> Every time there’s a new kind of bug, we add a language feature to prevent that kind of bug.
That's why learning more academic, 'non-practical' aspects of computer science is sometimes beneficial. Otherwise very few will naturally develop the abstract thinking that allows them to see uncaught exception and null pointer are exactly the same 'kind of bug.'
Anyway the author got it completely upside down. The stricter mental model of static typing came first (in more academic languages like Haskell and Ocaml). Then Java etc. half-assed them. Then we have Swift and Kotlin and whatever trying to un-half-ass them while keeping some terminology from Java etc. to not scare Java etc. programmers.
As someone not familiar with Haskell and Ocaml, which parts of Java are poorly implemented?

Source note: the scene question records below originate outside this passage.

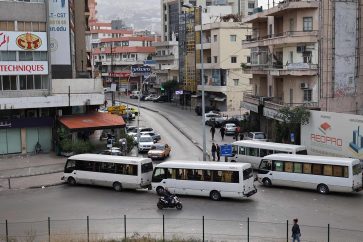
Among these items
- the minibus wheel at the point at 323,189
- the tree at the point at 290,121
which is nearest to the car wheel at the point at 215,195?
the minibus wheel at the point at 323,189

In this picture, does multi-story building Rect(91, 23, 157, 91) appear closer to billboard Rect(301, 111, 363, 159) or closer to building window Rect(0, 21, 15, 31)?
building window Rect(0, 21, 15, 31)

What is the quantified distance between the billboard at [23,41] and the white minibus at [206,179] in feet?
68.1

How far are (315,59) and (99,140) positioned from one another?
2170 cm

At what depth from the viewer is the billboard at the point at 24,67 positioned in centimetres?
4525

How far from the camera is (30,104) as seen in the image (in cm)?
4606

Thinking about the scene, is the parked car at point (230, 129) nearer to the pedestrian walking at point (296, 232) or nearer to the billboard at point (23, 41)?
the billboard at point (23, 41)

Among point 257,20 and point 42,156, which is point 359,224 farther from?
point 257,20

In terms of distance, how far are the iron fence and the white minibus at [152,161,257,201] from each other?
3995 millimetres

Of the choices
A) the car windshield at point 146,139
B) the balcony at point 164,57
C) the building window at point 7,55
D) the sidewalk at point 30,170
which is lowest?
the sidewalk at point 30,170

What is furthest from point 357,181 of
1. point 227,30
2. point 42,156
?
point 227,30

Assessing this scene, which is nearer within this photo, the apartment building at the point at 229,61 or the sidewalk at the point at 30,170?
the sidewalk at the point at 30,170

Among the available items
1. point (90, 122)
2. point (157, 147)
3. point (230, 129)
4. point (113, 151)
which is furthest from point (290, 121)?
point (90, 122)

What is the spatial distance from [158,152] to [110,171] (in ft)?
36.9

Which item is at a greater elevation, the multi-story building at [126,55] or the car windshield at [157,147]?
the multi-story building at [126,55]
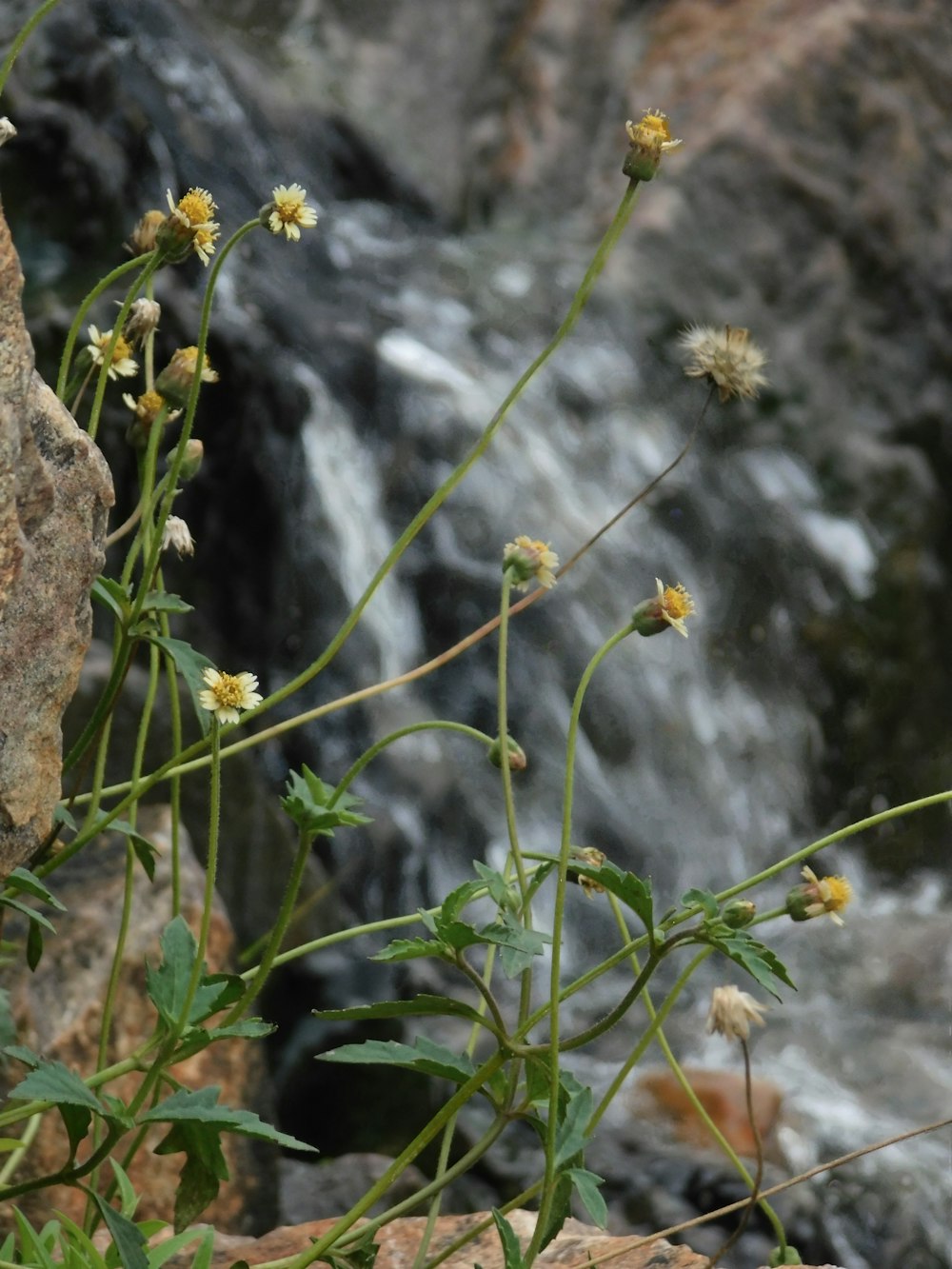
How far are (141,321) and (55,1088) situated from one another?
78cm

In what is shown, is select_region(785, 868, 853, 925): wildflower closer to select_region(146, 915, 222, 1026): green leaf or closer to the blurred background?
select_region(146, 915, 222, 1026): green leaf

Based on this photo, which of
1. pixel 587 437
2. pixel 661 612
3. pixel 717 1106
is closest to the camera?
pixel 661 612

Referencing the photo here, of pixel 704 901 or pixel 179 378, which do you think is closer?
pixel 704 901

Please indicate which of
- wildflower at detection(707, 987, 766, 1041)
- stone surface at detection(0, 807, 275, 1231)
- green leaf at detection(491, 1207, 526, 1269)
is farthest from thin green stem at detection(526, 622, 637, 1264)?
stone surface at detection(0, 807, 275, 1231)

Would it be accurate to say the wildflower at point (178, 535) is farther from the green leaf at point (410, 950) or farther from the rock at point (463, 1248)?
the rock at point (463, 1248)

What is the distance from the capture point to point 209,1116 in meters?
1.22

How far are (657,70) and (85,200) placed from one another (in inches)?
142

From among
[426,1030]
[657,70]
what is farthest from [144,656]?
[657,70]

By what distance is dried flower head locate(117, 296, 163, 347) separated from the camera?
1.56 metres

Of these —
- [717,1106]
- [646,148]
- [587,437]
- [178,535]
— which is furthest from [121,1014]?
[587,437]

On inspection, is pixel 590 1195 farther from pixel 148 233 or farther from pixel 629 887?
pixel 148 233

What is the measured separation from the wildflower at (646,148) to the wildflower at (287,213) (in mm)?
307

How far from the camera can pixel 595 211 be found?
22.9ft

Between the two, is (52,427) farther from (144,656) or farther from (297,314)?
(297,314)
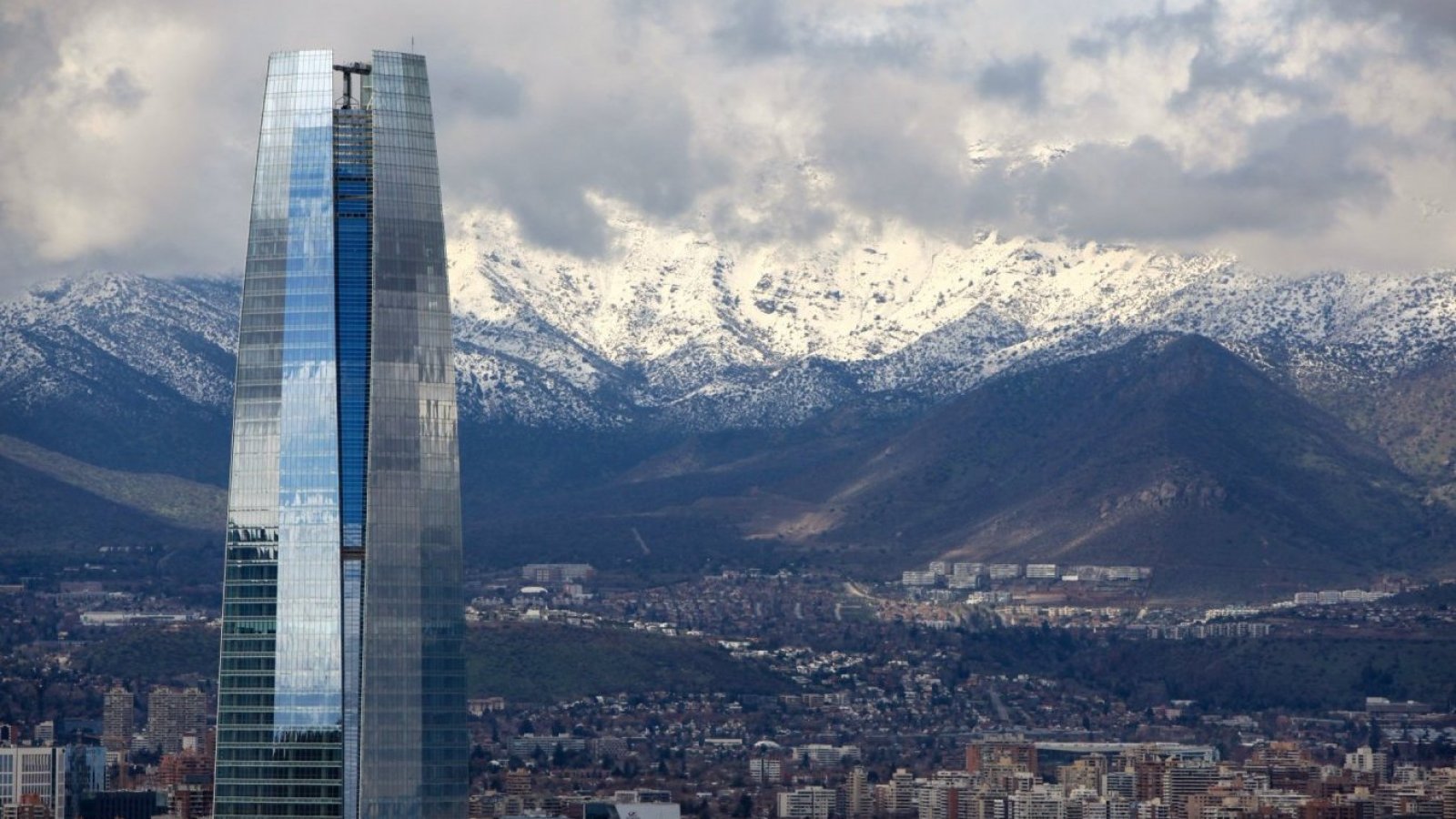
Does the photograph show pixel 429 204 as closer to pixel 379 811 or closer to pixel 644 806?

I suppose it's somewhat accurate to claim that Haskell and Ocaml historically preceded Java (or even Objective-C). But Java wasn't inspired by those academic languages, but C: a then widely used real-world language with only partial static types.
(Not saying Java's attempt to remedy C's problems wasn't half-assed — it was.) The trend to plug holes is primarily motivated by empirical evidence of bug classes. Not by elegance of academic research.
As Bjarne Stroustrup famously quipped:
> “There are only two kinds of languages: the ones people complain about and the ones nobody uses.”
Swift, Kotlin, Rust, C++ are attempt to become languages that everyone complains about, not Haskell or Ocaml.